Ozbun veut traduire cette découverte en quelque chose que les gens pourront bientôt utiliser.

"Nous parlons de réduire les risques", déclare Ozbun à propos de l'infection au VPH. "L'une des choses qui sont importantes pour moi est la possibilité d'en faire [le sulfate de protamine] dans quelque chose d'abordable."

Elle et son équipe étudieront le rôle protecteur du sulfate de protamine lorsqu'il est combiné à l'acide hyaluronique, un ingrédient courant dans les hydratants pour la peau et les lubrifiants sexuels. Les hydratants et les lubrifiants sont moins chers que les vaccins, et Ozbun espère qu'ils peuvent être un bon moyen de réduire le risque d'infection.

"Vous devez proposer quelque chose qui est vraiment bon et que les gens utiliseront", dit Ozbun. Elle et son équipe ont peut-être découvert ce quelque chose.

 

Centre complet de lutte contre le cancer de l'UNM

Le Comprehensive Cancer Center de l'Université du Nouveau-Mexique est le centre officiel du cancer du Nouveau-Mexique et le seul centre du cancer désigné par l'Institut national du cancer dans un rayon de 500 milles.

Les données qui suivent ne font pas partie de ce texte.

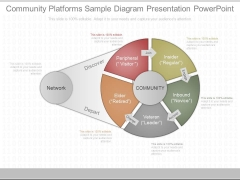Community Platforms Sample Diagram Presentation Powerpoint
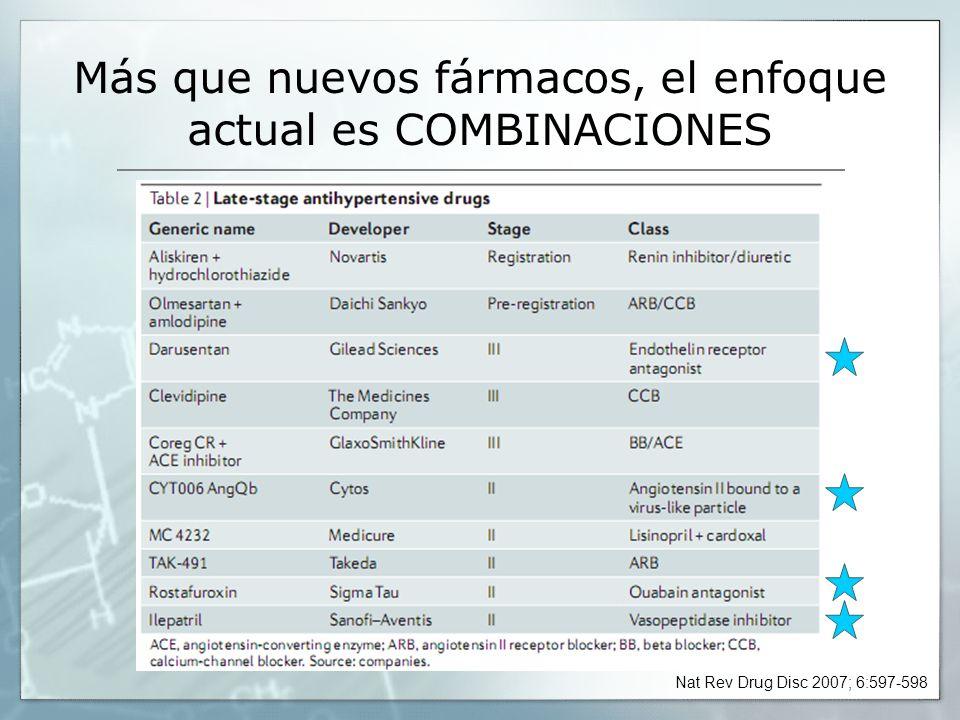 Más que nuevos fármacos, el enfoque actual es COMBINACIONES Nat Rev Drug Disc 2007; 6:597-598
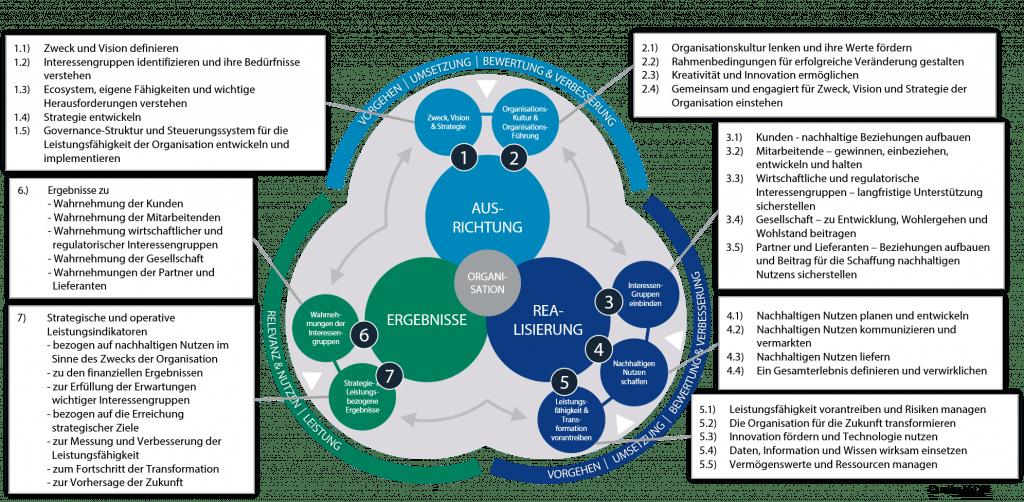 EFQM Excellence Modell 2020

Ses plus de 120 médecins spécialisés en oncologie certifiés par le conseil d'administration comprennent des chirurgiens du cancer dans toutes les spécialités (abdominale, thoracique, osseuse et des tissus mous, neurochirurgie, génito-urinaire, gynécologie et cancers de la tête et du cou), des hématologues/oncologues médicaux adultes et pédiatriques, des oncologues gynécologiques, et les radio-oncologues. Avec plus de 600 autres professionnels de la santé liés au cancer (infirmières, pharmaciens, nutritionnistes, navigateurs, psychologues et travailleurs sociaux), ils fournissent un traitement à 65 % des patients atteints de cancer du Nouveau-Mexique dans tout l'État et s'associent à des systèmes de santé communautaires à l'échelle de l'État pour fournir des soins contre le cancer plus près de chez vous. Ils ont traité environ 14,000 100,000 patients lors d'environ XNUMX XNUMX visites à la clinique ambulatoire en plus des hospitalisations à l'hôpital UNM.

Au total, près de 400 patients ont participé à des essais cliniques sur le cancer testant de nouveaux traitements contre le cancer, notamment des tests de nouvelles stratégies de prévention du cancer et le séquençage du génome du cancer.

Les plus de 100 chercheurs sur le cancer affiliés à l'UNMCCC ont reçu 35.7 millions de dollars en subventions et contrats fédéraux et privés pour des projets de recherche sur le cancer. Depuis 2015, ils ont publié près de 1000 manuscrits, et favorisant le développement économique, ils ont déposé 136 nouveaux brevets et lancé 10 nouvelles start-up de biotechnologie.

Enfin, les médecins, les scientifiques et le personnel ont offert des expériences d'éducation et de formation à plus de 500 étudiants du secondaire, du premier cycle, des cycles supérieurs et des boursiers postdoctoraux en recherche sur le cancer et en prestation de soins de santé contre le cancer.